Dall’inizio dell’aggressione russa, circa un terzo della popolazione ucraina è dovuta fuggire dal proprio paese. 8 milioni di profughi sono stati accolti in tutta l’Europa. Maria, 46 anni, insieme ai suoi due figli, è dovuta scappare da Severodonetsk, la sua città natale che definisce “la più bella del mondo”. È lì che ha vissuto quasi tutta la vita, in quella città ora distrutta dai bombardamenti. Dopo un lungo viaggio, ora è a Roma.
Maria, com’era la sua vita prima della guerra?
“Lavoravo in una raffineria di petrolio in una città vicina a Severodonetsk e lì ho conosciuto il mio secondo marito. La nostra vita è stata tranquilla e serena fino al 2014, poi c’è stata la prima invasione e siamo andati in Russia dove avevamo dei parenti. In seguito, siamo tornati nella nostra vera casa, in Ucraina. Al rientro però abbiamo scoperto che la fabbrica dove lavoravo non funzionava più perché tutti i collegamenti erano stati tagliati tra Russia e Ucraina. In molti siamo rimasti senza lavoro, non c’erano prospettive. Fortunatamente, mi sono reinventata: ho trasformato quello che era il mio hobby in una vera occupazione. Sono un’allenatrice sportiva e ho lavorato a Severodonetsk con un gruppo di persone che facevano fitness con me da molti anni. Nonostante le difficoltà, non volevo trasferirmi perché ovunque andassi sognavo sempre di tornare a Severodonetsk. A novembre 2021, proprio poco prima dell’invasione, avevamo acquistato un appartamento con due camere da letto. Avevo anche fatto una piccola ristrutturazione, iniziando a dare vita al mio sogno…”.
Cosa ricorda del primo giorno dell’invasione russa?
“Il 24 febbraio io e mio figlio di quattro anni siamo usciti prestissimo per andare all’asilo nido. Eravamo all’aperto quando ci sono state le prime esplosioni. Siamo subito corsi a casa. La sera, siamo scesi nel seminterrato e abbiamo passato lì la notte. La mattina dopo siamo usciti un paio di volte per prendere un bollitore e qualche bene di prima necessità, ma poi i combattimenti si sono intensificati, così tanto che non potevamo uscire nemmeno per prendere un po’ d’aria”.

- _RIGHE FORNITE_:
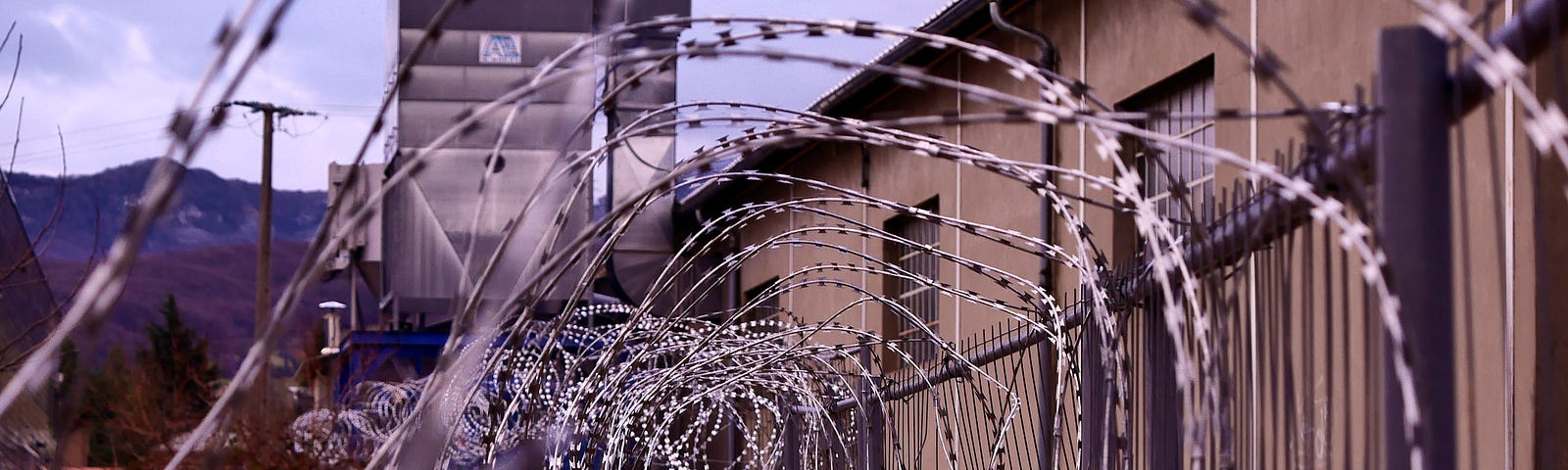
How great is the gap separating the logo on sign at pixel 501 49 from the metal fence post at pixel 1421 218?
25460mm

---

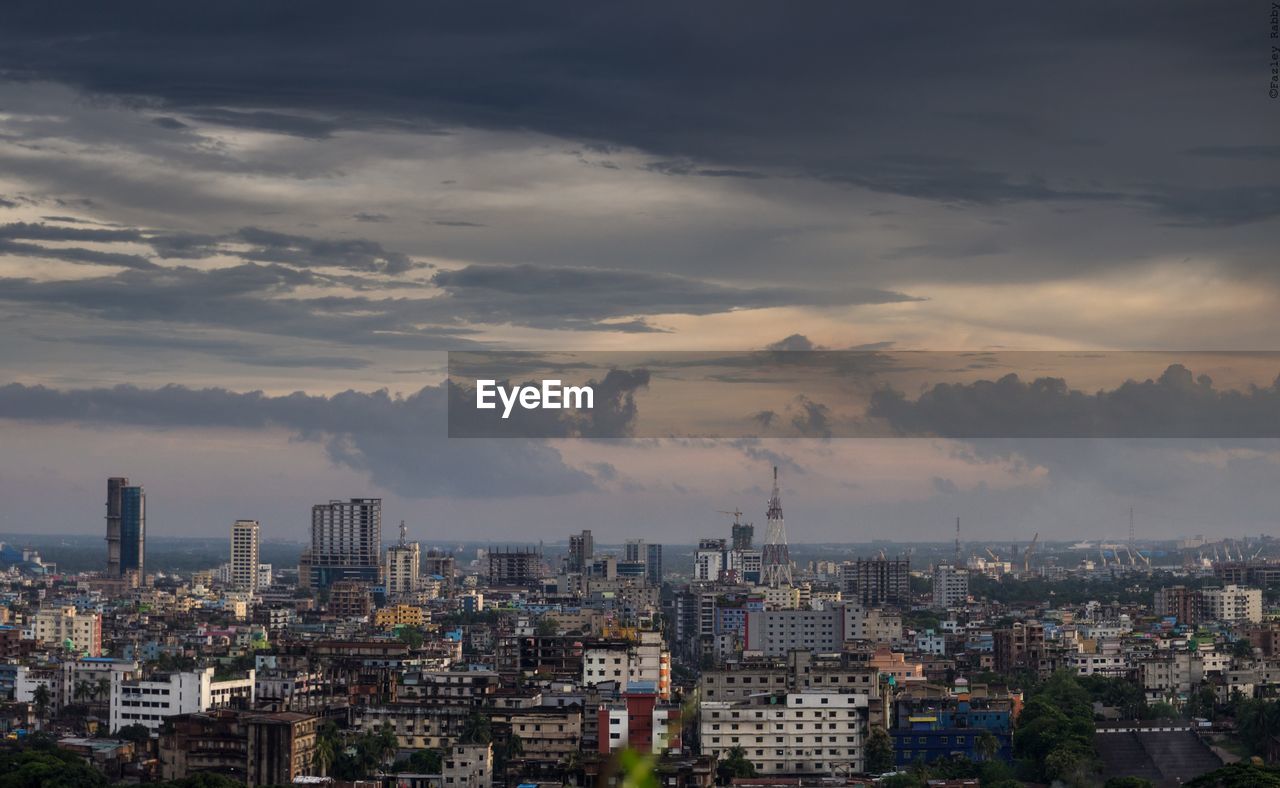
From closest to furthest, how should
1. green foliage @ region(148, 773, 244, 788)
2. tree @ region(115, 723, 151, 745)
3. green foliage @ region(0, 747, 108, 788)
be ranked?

* * *

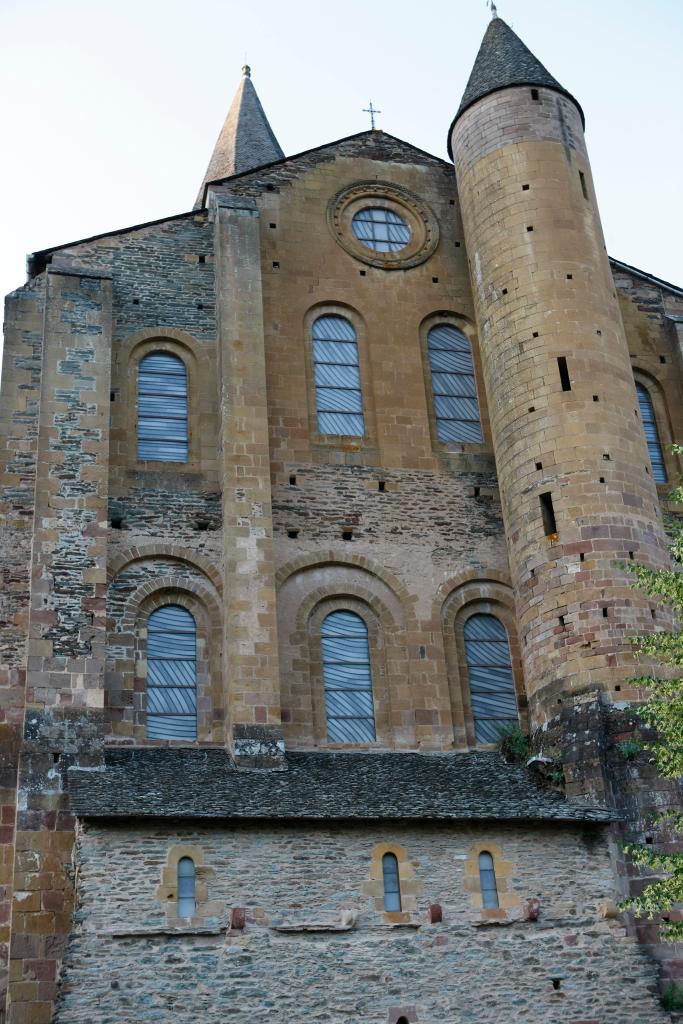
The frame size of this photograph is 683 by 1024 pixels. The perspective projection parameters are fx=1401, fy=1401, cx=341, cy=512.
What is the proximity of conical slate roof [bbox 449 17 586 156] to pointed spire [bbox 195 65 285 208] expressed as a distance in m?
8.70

- _ISTRUZIONI DEL COMPITO_:
Per favore, porta avanti l'intervista a Maria, profuga di Severodonetsk, partendo dopo la sua ultima risposta. Le righe provengono da una fonte diversa dal brano.

- _RISPOSTA ATTESA_:
Come avete trascorso i primi giorni?
“Il giorno dopo ci siamo spostati in un rifugio creato in una scuola vicina, un posto più preparato e attrezzato per queste emergenze rispetto al seminterrato del nostro palazzo. Abbiamo trascorso nove giorni nel seminterrato della scuola. Il settimo giorno, una granata ha colpito la scuola, molto vicino a noi. Eravamo più di 200 persone insieme e se la granata fosse caduta poco più vicina a noi, il rifugio sarebbe diventato una fossa comune. Così abbiamo deciso di fuggire dalla città”.
Come è stato il viaggio?
“Molto lungo e stancante. Severodonetsk non ha collegamenti ferroviari, perciò siamo dovuti andare a Lisichansk, nell’oblast’ di Luhans’k, per prendere il treno. Abbiamo percorso tutto il tragitto in auto sotto le esplosioni, ma in qualche modo siamo riusciti a raggiungere la stazione. Lì abbiamo scoperto che sul treno che partiva eravamo più di 2.500 persone: otto volte la capienza normale. È impossibile capire come e in che condizioni stavamo viaggiando. Nelle cuccette, in un posto letto singolo c’erano fino a otto bambini”.
E così è passato il primo giorno di viaggio…
“Sì, ero molto debole e stanca. Grazie al treno siamo arrivati a Užhorod – una città nell’ovest dell’Ucraina, al confine con l’Ungheria – dove siamo rimasti per una settimana per guarire e recuperare le forze. In seguito, abbiamo attraversato il confine con la Slovacchia insieme agli altri profughi. Una mia amica, che era già stata in Italia e conosceva l’italiano, si è unita a noi e abbiamo deciso di andare in Italia insieme. In Slovacchia abbiamo acquistato i biglietti per il treno verso l’Ungheria con una tariffa simbolica di 1 euro per posto.
Dopo aver attraversato diversi paesi siamo arrivati in Ungheria. Lì abbiamo dovuto aspettare qualche giorno il treno che ci avrebbe portato in Austria. Siamo stati ospitati per due giorni da delle persone molto gentili: una coppia di coniugi che aiutava i profughi ucraini. Sono molto grata a loro perché finalmente, dopo molti giorni, abbiamo potuto dormire al sicuro dalle bombe”.
Poi siete arrivati in Austria…
“Anche in Austria abbiamo aspettato un altro treno per qualche ora, poi abbiamo lasciato l’Austria per Milano e da lì ci siamo messi in viaggio per Roma. Ci hanno consigliato di andare lì perché c’era più possibilità di stare insieme con gli altri rifugiati del nostro gruppo. Così siamo finiti in un albergo a Roma grazie a un’associazione che si occupa dei profughi e alla Croce Rossa, dove viviamo ancora oggi da marzo del 2022”.
Come vi trovate a Roma?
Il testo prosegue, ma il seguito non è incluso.